Use case: Screening and validating drug candidates using a model organism. (A) Conceptual framework. This use case focused on a rare syndrome associated with seizures and other neurological symptoms and caused by bi‐allelic, loss‐of‐function variants in the CAMSAP1 gene. Translator was used to propose drug candidates targeting molecular signaling pathways known to involve CAMSAPs for subsequent in vitro screening in a C. elegans model of the disease. (B) One of the drugs identified as a target for KIF2A was acetylsalicylic acid. An indirect supporting path asserted that “acetylsalicylic acid causes increased activity or abundance of BDNF, which causes downregulated activity or abundance of KIF2A”. Results can be found at: https://ui.transltr.io/results?l=KIF2A%20(Human)&i=NCBIGene:3796&t=2&r=23d52e95&q=b3562865‐bda6‐4e8c‐a83f‐065004983843 (generated 03:03 PM CST, November 06, 2024).
4. Discussion and Next Steps
The current Translator UI [39] embodies a philosophy of minimalist design and progressive disclosure, carefully crafted to manage the complexity of vast biomedical data and the Translator infrastructure. This approach prioritizes user experience by presenting a clean, intuitive interface that the user can customize, gradually revealing more detailed information as needed. This design strategy has proven effective in handling single‐query interactions, allowing users to navigate from broad search terms to specific, evidence‐backed relationships derived from the underlying Translator system. Herein, we present three application use cases, each one highlighting key features of the UI and the application of Translator to drive translational innovation by suggesting therapeutics for rare disease, explaining the mechanism of action of a pipeline drug, and providing candidate drug targets for subsequent screening and validation in a model organism.
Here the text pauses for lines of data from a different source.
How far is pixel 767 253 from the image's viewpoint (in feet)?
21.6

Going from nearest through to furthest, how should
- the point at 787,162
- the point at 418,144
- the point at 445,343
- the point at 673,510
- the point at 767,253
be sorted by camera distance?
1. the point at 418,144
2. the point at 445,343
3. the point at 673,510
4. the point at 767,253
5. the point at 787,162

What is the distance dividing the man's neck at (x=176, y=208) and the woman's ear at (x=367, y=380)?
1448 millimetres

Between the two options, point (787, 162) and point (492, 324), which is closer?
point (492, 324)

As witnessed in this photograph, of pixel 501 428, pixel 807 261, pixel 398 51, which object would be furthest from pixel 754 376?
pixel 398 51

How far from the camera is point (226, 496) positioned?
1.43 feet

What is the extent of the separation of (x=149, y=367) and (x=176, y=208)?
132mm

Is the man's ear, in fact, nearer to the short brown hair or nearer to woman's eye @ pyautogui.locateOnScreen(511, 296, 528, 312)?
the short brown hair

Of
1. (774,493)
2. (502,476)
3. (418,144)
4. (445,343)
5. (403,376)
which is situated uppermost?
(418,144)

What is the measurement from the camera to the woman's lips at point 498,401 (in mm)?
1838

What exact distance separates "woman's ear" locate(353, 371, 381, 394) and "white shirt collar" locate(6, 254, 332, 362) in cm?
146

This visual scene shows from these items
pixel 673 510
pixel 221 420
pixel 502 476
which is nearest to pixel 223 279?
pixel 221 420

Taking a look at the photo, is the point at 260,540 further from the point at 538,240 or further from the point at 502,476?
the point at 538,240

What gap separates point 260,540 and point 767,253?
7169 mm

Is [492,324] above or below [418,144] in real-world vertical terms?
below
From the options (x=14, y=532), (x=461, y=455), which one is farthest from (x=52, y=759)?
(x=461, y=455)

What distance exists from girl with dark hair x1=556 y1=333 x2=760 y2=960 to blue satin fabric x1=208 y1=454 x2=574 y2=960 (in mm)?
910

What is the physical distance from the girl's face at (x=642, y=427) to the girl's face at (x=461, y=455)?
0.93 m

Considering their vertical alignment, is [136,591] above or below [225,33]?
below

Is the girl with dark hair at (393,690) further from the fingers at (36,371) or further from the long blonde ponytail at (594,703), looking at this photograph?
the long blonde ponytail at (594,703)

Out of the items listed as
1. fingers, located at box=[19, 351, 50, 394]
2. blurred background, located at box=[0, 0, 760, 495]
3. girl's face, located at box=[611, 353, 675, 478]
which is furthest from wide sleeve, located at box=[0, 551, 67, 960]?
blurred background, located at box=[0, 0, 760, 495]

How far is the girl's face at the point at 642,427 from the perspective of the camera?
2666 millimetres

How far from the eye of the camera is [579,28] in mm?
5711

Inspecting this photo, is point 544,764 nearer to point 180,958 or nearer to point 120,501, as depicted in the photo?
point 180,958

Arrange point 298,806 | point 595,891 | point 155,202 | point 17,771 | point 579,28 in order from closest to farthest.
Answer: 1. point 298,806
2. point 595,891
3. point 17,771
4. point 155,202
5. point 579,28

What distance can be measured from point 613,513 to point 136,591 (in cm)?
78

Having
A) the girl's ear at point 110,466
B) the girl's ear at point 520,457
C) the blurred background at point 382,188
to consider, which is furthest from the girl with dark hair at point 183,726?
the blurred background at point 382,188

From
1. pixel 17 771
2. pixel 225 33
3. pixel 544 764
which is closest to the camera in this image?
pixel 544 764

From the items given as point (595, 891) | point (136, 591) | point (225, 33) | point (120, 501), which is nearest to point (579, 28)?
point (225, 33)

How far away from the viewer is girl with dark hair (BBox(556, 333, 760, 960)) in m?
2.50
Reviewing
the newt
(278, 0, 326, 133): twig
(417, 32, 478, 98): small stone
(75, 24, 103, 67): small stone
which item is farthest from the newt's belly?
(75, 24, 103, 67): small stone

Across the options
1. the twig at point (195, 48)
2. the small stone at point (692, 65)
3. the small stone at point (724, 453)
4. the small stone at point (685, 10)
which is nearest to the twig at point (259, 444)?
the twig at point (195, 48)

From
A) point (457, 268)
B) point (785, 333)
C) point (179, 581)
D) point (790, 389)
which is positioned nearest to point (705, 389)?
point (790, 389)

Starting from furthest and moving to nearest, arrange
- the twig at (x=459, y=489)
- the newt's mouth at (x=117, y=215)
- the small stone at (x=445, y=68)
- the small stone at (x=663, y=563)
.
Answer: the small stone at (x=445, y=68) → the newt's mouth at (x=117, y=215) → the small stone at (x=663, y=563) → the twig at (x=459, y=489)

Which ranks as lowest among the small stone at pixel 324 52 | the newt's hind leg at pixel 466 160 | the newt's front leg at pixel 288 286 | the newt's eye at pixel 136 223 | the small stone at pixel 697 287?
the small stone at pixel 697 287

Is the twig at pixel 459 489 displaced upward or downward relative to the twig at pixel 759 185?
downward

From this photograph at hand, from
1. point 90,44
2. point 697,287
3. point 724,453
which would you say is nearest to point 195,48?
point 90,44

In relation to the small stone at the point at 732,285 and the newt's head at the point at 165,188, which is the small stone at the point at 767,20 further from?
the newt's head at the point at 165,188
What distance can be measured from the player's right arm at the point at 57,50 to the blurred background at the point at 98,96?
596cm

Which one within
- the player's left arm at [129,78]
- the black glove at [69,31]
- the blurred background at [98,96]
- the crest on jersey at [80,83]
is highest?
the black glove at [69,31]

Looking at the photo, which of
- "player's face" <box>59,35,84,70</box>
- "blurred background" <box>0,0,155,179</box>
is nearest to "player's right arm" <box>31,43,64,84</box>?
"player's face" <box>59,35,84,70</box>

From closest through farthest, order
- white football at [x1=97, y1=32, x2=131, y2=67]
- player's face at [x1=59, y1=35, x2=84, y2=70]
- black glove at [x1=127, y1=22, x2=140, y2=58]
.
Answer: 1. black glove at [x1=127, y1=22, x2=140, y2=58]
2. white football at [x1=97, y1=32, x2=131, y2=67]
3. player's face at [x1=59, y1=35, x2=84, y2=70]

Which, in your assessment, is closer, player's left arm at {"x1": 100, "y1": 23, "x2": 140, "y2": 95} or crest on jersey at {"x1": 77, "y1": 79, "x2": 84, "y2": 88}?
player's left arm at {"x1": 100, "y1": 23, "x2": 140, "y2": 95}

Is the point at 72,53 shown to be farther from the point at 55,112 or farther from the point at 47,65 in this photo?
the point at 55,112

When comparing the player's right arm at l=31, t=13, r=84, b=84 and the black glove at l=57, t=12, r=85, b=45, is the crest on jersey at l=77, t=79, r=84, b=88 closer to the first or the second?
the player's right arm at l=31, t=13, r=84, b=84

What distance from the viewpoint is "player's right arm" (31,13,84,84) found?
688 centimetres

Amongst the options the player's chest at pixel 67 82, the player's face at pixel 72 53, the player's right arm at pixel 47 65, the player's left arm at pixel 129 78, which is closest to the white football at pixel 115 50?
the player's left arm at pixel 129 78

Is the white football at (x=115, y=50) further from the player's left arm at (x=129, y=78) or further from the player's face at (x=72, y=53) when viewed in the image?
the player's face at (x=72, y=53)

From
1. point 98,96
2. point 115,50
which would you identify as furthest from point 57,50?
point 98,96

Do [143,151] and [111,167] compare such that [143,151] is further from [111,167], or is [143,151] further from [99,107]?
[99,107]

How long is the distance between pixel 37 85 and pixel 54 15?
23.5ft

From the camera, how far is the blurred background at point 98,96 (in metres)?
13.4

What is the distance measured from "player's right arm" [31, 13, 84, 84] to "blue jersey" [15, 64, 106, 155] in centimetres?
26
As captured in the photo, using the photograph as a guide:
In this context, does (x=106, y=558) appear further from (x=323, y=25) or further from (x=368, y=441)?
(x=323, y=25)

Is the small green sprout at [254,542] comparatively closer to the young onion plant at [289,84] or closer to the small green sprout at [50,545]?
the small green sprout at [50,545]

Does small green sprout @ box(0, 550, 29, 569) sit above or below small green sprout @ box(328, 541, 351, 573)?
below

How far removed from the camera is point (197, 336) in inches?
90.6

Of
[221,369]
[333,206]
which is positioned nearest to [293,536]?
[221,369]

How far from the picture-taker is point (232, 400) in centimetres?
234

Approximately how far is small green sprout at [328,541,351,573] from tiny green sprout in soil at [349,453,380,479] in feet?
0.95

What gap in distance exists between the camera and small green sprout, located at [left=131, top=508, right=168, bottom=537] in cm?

Translator is not the only biomedical KG‐based system available today; others include Causaly [40], Elsevier's EmBiology [41], BIOTEQUE [42, 43], Open Targets [44], and STRING [45] (also see Haas [46]). We note, however, that Translator differs from these systems in several distinct ways (see Table 1 for a qualitative comparison of Translator versus select biomedical KG‐based systems). First, both the Translator UI and the underlying infrastructure are open source and publicly available, while most other systems are proprietary. Second, Translator is not simply a biomedical question‐answer system; rather, Translator provides a comprehensive reasoning system that is largely federated and operates on numerous KGs to derive answers to user queries. Indeed, the federated nature of the Translator system allows for a hybrid approach to reasoning, leveraging the strengths of distinct reasoning systems and algorithms and operating on both static and dynamic underlying knowledge sources in near–real time. Other KG‐based biomedical systems likewise invoke advanced reasoning algorithms, but these systems are designed to operate on single KGs and, in some cases, highly specialized data sources, such as pathways (BIOTEQUE) [42, 43] or proteins (STRING) [45]. Finally, a major strength and distinguishing feature of Translator is that the system is fully transparent and provides users with the underlying evidence, provenance, and confidence supporting its answers. The provenance includes the “primary knowledge source”, which is the source that provided a specific edge assertion (e.g., CTD), and the “knowledge level”, which is the type of knowledge that is being reported (e.g., a general statement of knowledge, a statistical association, computational predictions). Other examples of evidence and provenance for edges and results, include (when available) supporting publications, p values, and experimental data such as binding affinities. Translator provides confidence in results by way of a “Confidence Score”, which is a composite of individual scores returned from each of the ARAs, with each ARA developing its score based on its choice of evidence and logic. The UI provides a facet to filter out direct results for users who may be more interested in the novelty or originality of indirect results. (See “Result Scoring and Annotation” and “Evidence and Provenance” sections of the Supporting Information, pp. 9–12.)
TABLE 1.
Qualitative comparative analysis of Translator and several other biomedical KG‐based systems.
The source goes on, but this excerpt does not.